The above diagram shows which flexes to use to travel between the various states. The directional arrows indicate a tuck flex in one direction and an inverse tuck going in the opposite direction. The states are numbered 1-34. A single quote after the number indicates the state is the complement of another state. Swap 2's and 5's and then 3's and 4's to get the complement of a state. For example, the complement of a side numbered 123451 is 154321. A complement behaves the same as the original state, so if you can pinch flex from state 1 to 2, you can pinch flex from state 1' to 2'. States 1-34 and their complements total 65 unique states, since 1, 16 and 34 are self complements.
States 1, 2, 2', 3, 3', 4 and 4' have solid colors on both sides. You can use the Tuckerman traverse to travel between those sides. States 5, 6, 7 and 5', 6', 7' have four of one color and two of another on both sides. A single v, tuck or shuffle from the primary states take you to these secondary states. You can pinch flex between 5, 6 and 7 or 5', 6' and 7'. After that, the sides get increasingly mixed up.
The diagram below provides details on these states and where to perform a flex to take you to a different state. The two sets of six numbers for a state represent the two sides of the flexagon, with the top side going clockwise and the bottom side counterclockwise (hence each bottom number is directly opposite the corresponding top number). A flex line is drawn between two numbers to represent that the flex should use the vertex in between those two numbers as the current vertex for the flex. See flex notation for more information. Note that some vertices allow multiple flexes. For simplicitly, pinch flexes are not listed. Only states 1-7 permit the pinch flex.
A state is considered to be the same even after rotating or flipping the flexagon over. Also note that the leaves are not uniquely labeled, thus there are six copies of each of the numbers 1-5 distributed throughout the flexagon. If each leaf were uniquely labeled, every state except 1, 2, 2', 3, 3', 4 and 4' would come in three variations for a total of 181 states (58 * 3 + 7). This labeling would also demonstrate that states 17, 29 and 33 are actually different, though they look the same with the numbering I've chosen.

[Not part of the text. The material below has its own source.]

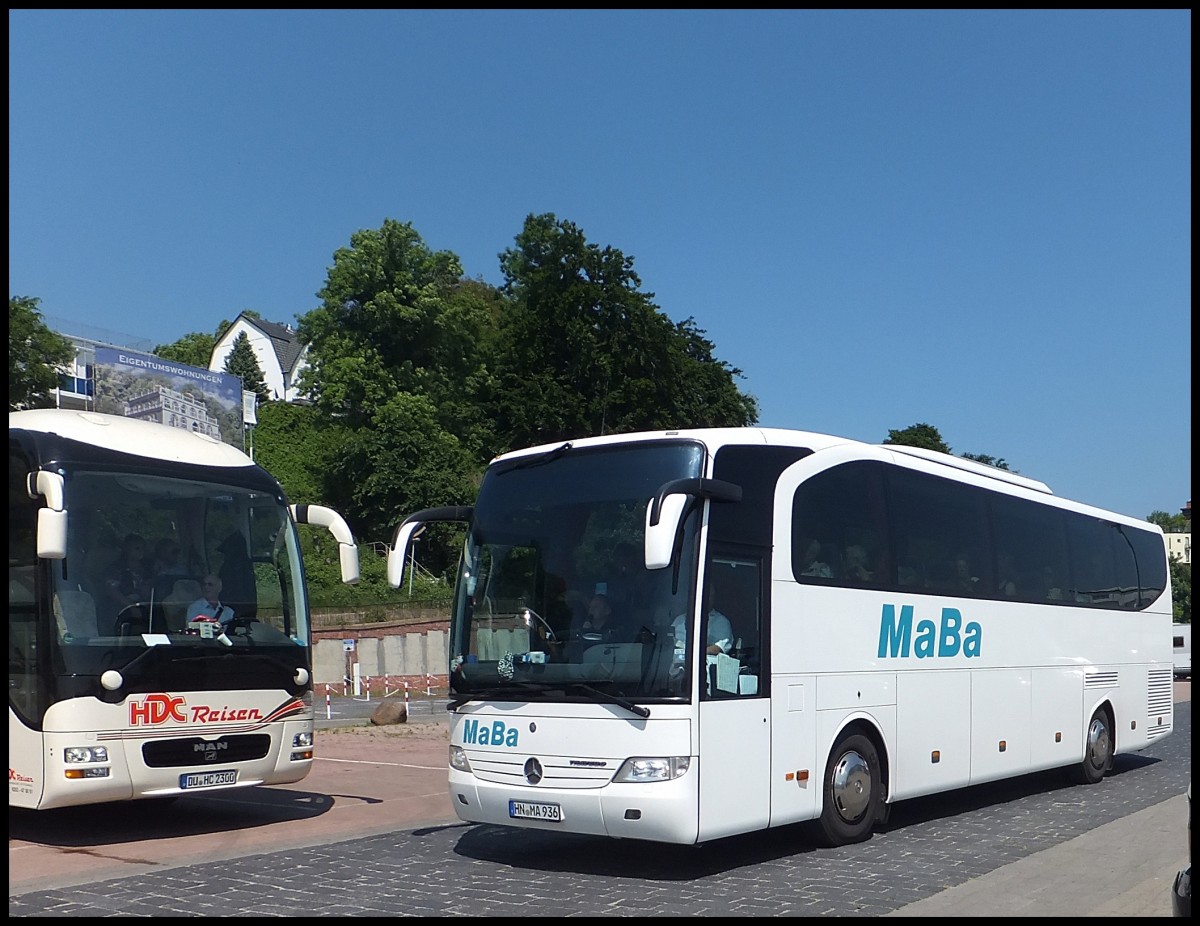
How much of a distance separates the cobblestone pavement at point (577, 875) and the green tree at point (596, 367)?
4348 cm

There are lots of interesting patterns to note here and ways to analyze how the various flexes interact. For example, you can see that 64 of the 65 states permit a tuck or inverse tuck. The pyramid shuffle can be performed in 39 of the states, the v flex in 18 and the pinch flex in only 13. Furthermore, you'll find that the slot flex can only be done in 10 of the states.
If you limit yourself to the pinch flex and v-flex, you can only get to 25 of the 65 states, as shown below.
If you only use the tuck flex and pyramid shuffle, you'll find there are four disconnected sets of states, (3, 6, 7', 2'), (3', 6', 7, 2), 34 and everything else. This is shown below.
To figure out which flexes are required in order to visit all states, look at the full state diagram at the top. Clearly the tuck flex is required, because otherwise you couldn't get to states 26 and 27, among others. The inverse tuck flex is required or state 28 wouldn't be accessible. Likewise the pyramid shuffle is needed to reach states 27, 28 and 29. When you look at the diagram showing just the tuck flex and pyramid shuffle, you can see that all you need now is to be able to travel between the four clusters (3, 6, 7', 2'), (3', 6', 7, 2), 34 and everything else. With the exception of state 34, you could travel between these clusters using either the pinch flex or v-flex. Thus you can access 64 of the 65 states using the tuck and pyramid shuffle combined with either the pinch flex or v-flex.
The Missing State
So what about the final inaccessible state 34? You can't get to it using any of the flexes discussed so far, but it turns out there are multiple ways to reach it. One technique is shown below.
The video starts with state 2, uses a tuck flex to get to state 7, then a v-flex to get to state 13. From there, it demonstrates the inverse ticket flex, a combination of an inverse tuck, a couple pocket flexes and a tuck flex. This puts you at state 34. It then does the normal ticket flex from the opposite side to put you at state 13'. A v-flex takes you to 7' and another tuck flex takes you to state 2', where you can pinch flex back to state 2, the starting point. An alternate route to state 34 is to perform the slot-tuck-bottom flex from state 6.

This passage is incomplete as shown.